BEGIN Given data

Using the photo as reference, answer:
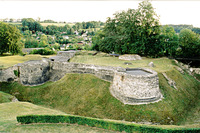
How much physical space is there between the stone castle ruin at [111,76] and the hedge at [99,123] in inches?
276

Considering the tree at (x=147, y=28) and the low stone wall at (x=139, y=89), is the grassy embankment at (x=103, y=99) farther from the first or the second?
the tree at (x=147, y=28)

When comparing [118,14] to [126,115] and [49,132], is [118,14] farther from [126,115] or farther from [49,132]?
[49,132]

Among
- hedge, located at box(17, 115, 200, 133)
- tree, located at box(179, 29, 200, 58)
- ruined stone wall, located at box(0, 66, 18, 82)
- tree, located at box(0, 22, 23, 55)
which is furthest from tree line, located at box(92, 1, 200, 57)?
tree, located at box(0, 22, 23, 55)

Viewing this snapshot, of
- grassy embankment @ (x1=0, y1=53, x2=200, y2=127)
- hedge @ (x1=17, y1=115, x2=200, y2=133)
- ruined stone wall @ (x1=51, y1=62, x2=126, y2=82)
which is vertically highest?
ruined stone wall @ (x1=51, y1=62, x2=126, y2=82)

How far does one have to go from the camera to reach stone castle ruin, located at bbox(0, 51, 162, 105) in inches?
690

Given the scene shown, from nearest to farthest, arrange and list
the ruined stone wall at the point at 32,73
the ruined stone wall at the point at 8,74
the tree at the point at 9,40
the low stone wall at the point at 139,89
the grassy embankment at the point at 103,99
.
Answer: the grassy embankment at the point at 103,99, the low stone wall at the point at 139,89, the ruined stone wall at the point at 32,73, the ruined stone wall at the point at 8,74, the tree at the point at 9,40

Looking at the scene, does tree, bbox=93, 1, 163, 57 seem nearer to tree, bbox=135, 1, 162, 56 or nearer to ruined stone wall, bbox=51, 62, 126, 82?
tree, bbox=135, 1, 162, 56

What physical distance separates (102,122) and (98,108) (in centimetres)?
718

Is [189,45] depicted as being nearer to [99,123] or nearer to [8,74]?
[99,123]

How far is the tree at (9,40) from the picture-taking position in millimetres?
40781

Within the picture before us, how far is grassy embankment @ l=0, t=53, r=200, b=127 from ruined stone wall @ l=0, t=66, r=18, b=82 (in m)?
1.01

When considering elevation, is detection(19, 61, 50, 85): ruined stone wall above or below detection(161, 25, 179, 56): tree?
below

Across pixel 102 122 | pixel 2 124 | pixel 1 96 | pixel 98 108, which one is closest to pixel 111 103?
pixel 98 108

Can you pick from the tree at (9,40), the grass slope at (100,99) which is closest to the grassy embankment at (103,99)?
the grass slope at (100,99)
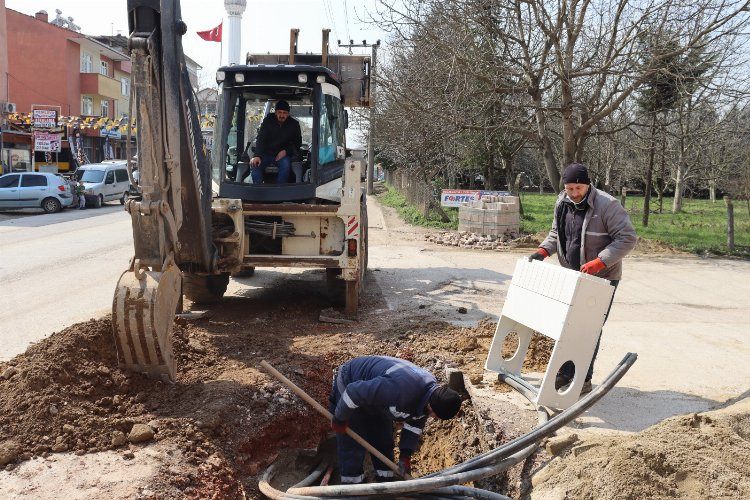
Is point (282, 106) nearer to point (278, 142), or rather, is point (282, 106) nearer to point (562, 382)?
point (278, 142)

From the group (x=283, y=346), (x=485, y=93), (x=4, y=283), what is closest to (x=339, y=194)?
(x=283, y=346)

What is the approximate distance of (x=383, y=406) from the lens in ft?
13.9

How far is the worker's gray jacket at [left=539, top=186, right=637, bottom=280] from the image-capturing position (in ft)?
16.7

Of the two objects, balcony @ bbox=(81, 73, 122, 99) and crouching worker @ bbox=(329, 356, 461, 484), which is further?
balcony @ bbox=(81, 73, 122, 99)

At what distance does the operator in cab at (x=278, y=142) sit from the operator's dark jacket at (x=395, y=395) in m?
4.57

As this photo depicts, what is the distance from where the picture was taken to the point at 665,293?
35.9ft

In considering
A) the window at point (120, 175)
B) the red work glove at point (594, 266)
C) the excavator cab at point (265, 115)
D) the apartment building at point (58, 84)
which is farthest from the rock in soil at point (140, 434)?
the apartment building at point (58, 84)

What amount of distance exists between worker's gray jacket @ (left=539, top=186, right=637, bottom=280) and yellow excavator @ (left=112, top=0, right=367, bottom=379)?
131 inches

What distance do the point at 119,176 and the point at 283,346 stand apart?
80.7 ft

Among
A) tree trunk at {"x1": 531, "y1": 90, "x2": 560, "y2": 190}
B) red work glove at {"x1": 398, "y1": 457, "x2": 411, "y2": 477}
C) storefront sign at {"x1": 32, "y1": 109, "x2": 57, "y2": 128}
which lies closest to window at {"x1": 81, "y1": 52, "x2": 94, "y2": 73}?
storefront sign at {"x1": 32, "y1": 109, "x2": 57, "y2": 128}

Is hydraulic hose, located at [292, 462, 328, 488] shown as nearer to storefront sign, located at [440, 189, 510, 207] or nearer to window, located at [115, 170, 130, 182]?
storefront sign, located at [440, 189, 510, 207]

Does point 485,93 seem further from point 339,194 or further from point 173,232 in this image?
point 173,232

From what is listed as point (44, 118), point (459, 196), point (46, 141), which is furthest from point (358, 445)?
point (46, 141)

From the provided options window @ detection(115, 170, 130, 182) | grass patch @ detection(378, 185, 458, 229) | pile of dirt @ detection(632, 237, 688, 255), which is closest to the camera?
pile of dirt @ detection(632, 237, 688, 255)
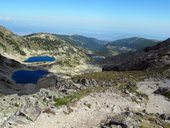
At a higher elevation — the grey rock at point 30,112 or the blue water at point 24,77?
the grey rock at point 30,112

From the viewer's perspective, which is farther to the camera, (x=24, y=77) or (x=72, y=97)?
(x=24, y=77)

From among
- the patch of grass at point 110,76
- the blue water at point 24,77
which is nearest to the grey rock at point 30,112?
the patch of grass at point 110,76

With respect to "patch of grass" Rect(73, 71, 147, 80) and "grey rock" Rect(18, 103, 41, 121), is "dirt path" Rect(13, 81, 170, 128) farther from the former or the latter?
"patch of grass" Rect(73, 71, 147, 80)

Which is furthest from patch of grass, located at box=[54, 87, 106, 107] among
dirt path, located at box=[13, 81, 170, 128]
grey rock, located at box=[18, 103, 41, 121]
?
grey rock, located at box=[18, 103, 41, 121]

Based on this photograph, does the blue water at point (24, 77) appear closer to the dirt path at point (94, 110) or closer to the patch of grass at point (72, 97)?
the dirt path at point (94, 110)

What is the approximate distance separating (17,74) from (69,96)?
481ft

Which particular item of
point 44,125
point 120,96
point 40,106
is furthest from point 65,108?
point 120,96

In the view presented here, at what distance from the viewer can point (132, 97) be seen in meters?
51.8

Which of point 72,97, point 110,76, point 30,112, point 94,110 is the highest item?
point 30,112

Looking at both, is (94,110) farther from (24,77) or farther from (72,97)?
(24,77)

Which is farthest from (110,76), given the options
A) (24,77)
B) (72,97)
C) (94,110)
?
(24,77)

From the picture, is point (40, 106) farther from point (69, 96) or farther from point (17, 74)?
point (17, 74)

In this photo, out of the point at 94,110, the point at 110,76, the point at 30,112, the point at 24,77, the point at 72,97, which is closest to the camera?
the point at 30,112

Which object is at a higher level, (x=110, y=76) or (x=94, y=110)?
(x=94, y=110)
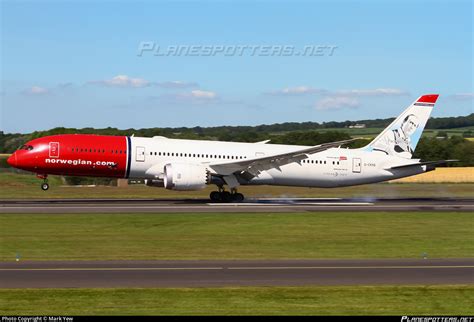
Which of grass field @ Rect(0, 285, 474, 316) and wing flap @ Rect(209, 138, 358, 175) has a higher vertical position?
wing flap @ Rect(209, 138, 358, 175)

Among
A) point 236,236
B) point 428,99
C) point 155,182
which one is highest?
point 428,99

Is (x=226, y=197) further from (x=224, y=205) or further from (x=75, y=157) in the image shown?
(x=75, y=157)

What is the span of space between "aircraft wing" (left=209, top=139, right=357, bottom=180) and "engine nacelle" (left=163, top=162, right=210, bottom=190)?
1.40 metres

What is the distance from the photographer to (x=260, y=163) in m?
47.9

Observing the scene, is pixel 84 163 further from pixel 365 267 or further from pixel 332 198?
pixel 365 267

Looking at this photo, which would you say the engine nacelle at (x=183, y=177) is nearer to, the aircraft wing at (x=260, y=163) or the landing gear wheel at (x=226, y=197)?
the aircraft wing at (x=260, y=163)

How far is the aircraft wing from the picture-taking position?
47094mm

END Given data

◆ Directions
Give all the entries again exactly, dropping each picture.

◆ Exercise response
Using the photo as reference, answer:
How much physical space is there between the stone castle ruin at [111,76] and the hedge at [99,123] in inches?
276

Considering the tree at (x=147, y=28) and the low stone wall at (x=139, y=89), is the grassy embankment at (x=103, y=99) farther from the first or the second?
the tree at (x=147, y=28)

When comparing [118,14] to [126,115] and [49,132], is [118,14] farther from [126,115] or farther from [49,132]?
[49,132]

Among
- hedge, located at box(17, 115, 200, 133)
- tree, located at box(179, 29, 200, 58)
- ruined stone wall, located at box(0, 66, 18, 82)
- tree, located at box(0, 22, 23, 55)
which is furthest from tree line, located at box(92, 1, 200, 57)?
tree, located at box(0, 22, 23, 55)

Viewing this snapshot, of
- grassy embankment @ (x1=0, y1=53, x2=200, y2=127)
- hedge @ (x1=17, y1=115, x2=200, y2=133)
- ruined stone wall @ (x1=51, y1=62, x2=126, y2=82)
which is vertically highest?
ruined stone wall @ (x1=51, y1=62, x2=126, y2=82)

How far does one have to go from the camera to reach stone castle ruin, located at bbox(0, 51, 162, 105) in inches?
690

Given the scene shown, from nearest to farthest, arrange and list
the ruined stone wall at the point at 32,73
the ruined stone wall at the point at 8,74
the tree at the point at 9,40
the low stone wall at the point at 139,89
the grassy embankment at the point at 103,99
.
Answer: the grassy embankment at the point at 103,99, the low stone wall at the point at 139,89, the ruined stone wall at the point at 32,73, the ruined stone wall at the point at 8,74, the tree at the point at 9,40

Looking at the scene, does tree, bbox=93, 1, 163, 57 seem nearer to tree, bbox=135, 1, 162, 56 or nearer to ruined stone wall, bbox=51, 62, 126, 82?
tree, bbox=135, 1, 162, 56

What physical distance separates (102,122) and (98,108) (in centimetres)?
718

Is [189,45] depicted as being nearer to [99,123] or nearer to [8,74]?
[99,123]

How far is the tree at (9,40) from the picture-taking position in millimetres?
40781

Within the picture before us, how far is grassy embankment @ l=0, t=53, r=200, b=127 from ruined stone wall @ l=0, t=66, r=18, b=82 (in m)?
1.01

When considering elevation, is detection(19, 61, 50, 85): ruined stone wall above or below detection(161, 25, 179, 56): tree?
below

Across pixel 102 122 | pixel 2 124 | pixel 1 96 | pixel 98 108, which one is closest to pixel 111 103?
pixel 98 108

Can you pick from the tree at (9,40), the grass slope at (100,99) which is closest to the grassy embankment at (103,99)?
the grass slope at (100,99)
Is point (282, 106) nearer to point (278, 142), or rather, is point (282, 106) nearer to point (562, 382)?
point (278, 142)

From the group (x=283, y=346), (x=485, y=93), (x=4, y=283), what is closest to (x=339, y=194)?
(x=283, y=346)

What is the approximate distance of (x=383, y=406) from the lens in ft?
13.9

How far is the worker's gray jacket at [left=539, top=186, right=637, bottom=280] from the image-capturing position (in ft)?
16.7

Of the two objects, balcony @ bbox=(81, 73, 122, 99) and crouching worker @ bbox=(329, 356, 461, 484), which is further?
balcony @ bbox=(81, 73, 122, 99)

At what distance does the operator in cab at (x=278, y=142) sit from the operator's dark jacket at (x=395, y=395) in m?
4.57

As this photo depicts, what is the distance from where the picture was taken to the point at 665,293?
35.9ft

In considering
A) the window at point (120, 175)
B) the red work glove at point (594, 266)
C) the excavator cab at point (265, 115)
D) the apartment building at point (58, 84)
which is farthest from the rock in soil at point (140, 434)?
the apartment building at point (58, 84)

What amount of distance exists between worker's gray jacket @ (left=539, top=186, right=637, bottom=280) and yellow excavator @ (left=112, top=0, right=367, bottom=379)?
131 inches

What distance do the point at 119,176 and the point at 283,346 stand apart?
80.7 ft

Among
A) tree trunk at {"x1": 531, "y1": 90, "x2": 560, "y2": 190}
B) red work glove at {"x1": 398, "y1": 457, "x2": 411, "y2": 477}
C) storefront sign at {"x1": 32, "y1": 109, "x2": 57, "y2": 128}
which lies closest to window at {"x1": 81, "y1": 52, "x2": 94, "y2": 73}?
storefront sign at {"x1": 32, "y1": 109, "x2": 57, "y2": 128}

Is hydraulic hose, located at [292, 462, 328, 488] shown as nearer to storefront sign, located at [440, 189, 510, 207] or nearer to window, located at [115, 170, 130, 182]?
storefront sign, located at [440, 189, 510, 207]

Does point 485,93 seem further from point 339,194 or further from point 173,232 in this image?
point 173,232

From what is listed as point (44, 118), point (459, 196), point (46, 141), which is furthest from point (358, 445)?
point (46, 141)

From the provided options window @ detection(115, 170, 130, 182) | grass patch @ detection(378, 185, 458, 229) | pile of dirt @ detection(632, 237, 688, 255), which is closest to the camera?
pile of dirt @ detection(632, 237, 688, 255)
At a higher elevation — the grey rock at point 30,112 or the blue water at point 24,77?
the grey rock at point 30,112

From the viewer's perspective, which is farther to the camera, (x=24, y=77) or (x=72, y=97)?
(x=24, y=77)

From among
- the patch of grass at point 110,76
- the blue water at point 24,77
which is nearest to the grey rock at point 30,112?
the patch of grass at point 110,76

With respect to "patch of grass" Rect(73, 71, 147, 80) and "grey rock" Rect(18, 103, 41, 121), is "dirt path" Rect(13, 81, 170, 128) farther from the former or the latter?
"patch of grass" Rect(73, 71, 147, 80)

Which is furthest from patch of grass, located at box=[54, 87, 106, 107] among
dirt path, located at box=[13, 81, 170, 128]
grey rock, located at box=[18, 103, 41, 121]
?
grey rock, located at box=[18, 103, 41, 121]

Based on this photograph, does the blue water at point (24, 77) appear closer to the dirt path at point (94, 110) or closer to the patch of grass at point (72, 97)?
the dirt path at point (94, 110)

What is the approximate distance separating (17,74) from (69,96)?
481ft

Which particular item of
point 44,125
point 120,96
point 40,106
is furthest from point 65,108?
point 120,96

In the view presented here, at what distance from the viewer can point (132, 97) be seen in meters?
51.8

Which of point 72,97, point 110,76, point 30,112, point 94,110 is the highest item?
point 30,112

Looking at both, is (94,110) farther from (24,77) or farther from (72,97)?
(24,77)

Which is farthest from (110,76), given the options
A) (24,77)
B) (72,97)
C) (94,110)
?
(24,77)

From the picture, is point (40, 106) farther from point (69, 96) or farther from point (17, 74)?
point (17, 74)

In this photo, out of the point at 94,110, the point at 110,76, the point at 30,112, the point at 24,77, the point at 72,97, which is closest to the camera?
the point at 30,112

Which object is at a higher level, (x=110, y=76) or (x=94, y=110)?
(x=94, y=110)
Which of grass field @ Rect(0, 285, 474, 316) and wing flap @ Rect(209, 138, 358, 175) has a higher vertical position?
wing flap @ Rect(209, 138, 358, 175)

Among
A) point 236,236
B) point 428,99
C) point 155,182
which one is highest?
point 428,99

Is (x=226, y=197) further from (x=224, y=205) or further from (x=75, y=157) in the image shown?
(x=75, y=157)

What is the span of space between "aircraft wing" (left=209, top=139, right=357, bottom=180) and "engine nacelle" (left=163, top=162, right=210, bottom=190)?
1.40 metres

What is the distance from the photographer to (x=260, y=163) in m?
47.9

Observing the scene, is pixel 84 163 further from pixel 365 267 or further from pixel 332 198?
pixel 365 267

Looking at this photo, which would you say the engine nacelle at (x=183, y=177) is nearer to, the aircraft wing at (x=260, y=163) or the landing gear wheel at (x=226, y=197)?
the aircraft wing at (x=260, y=163)

How far is the aircraft wing from the picture-taking position?
47094mm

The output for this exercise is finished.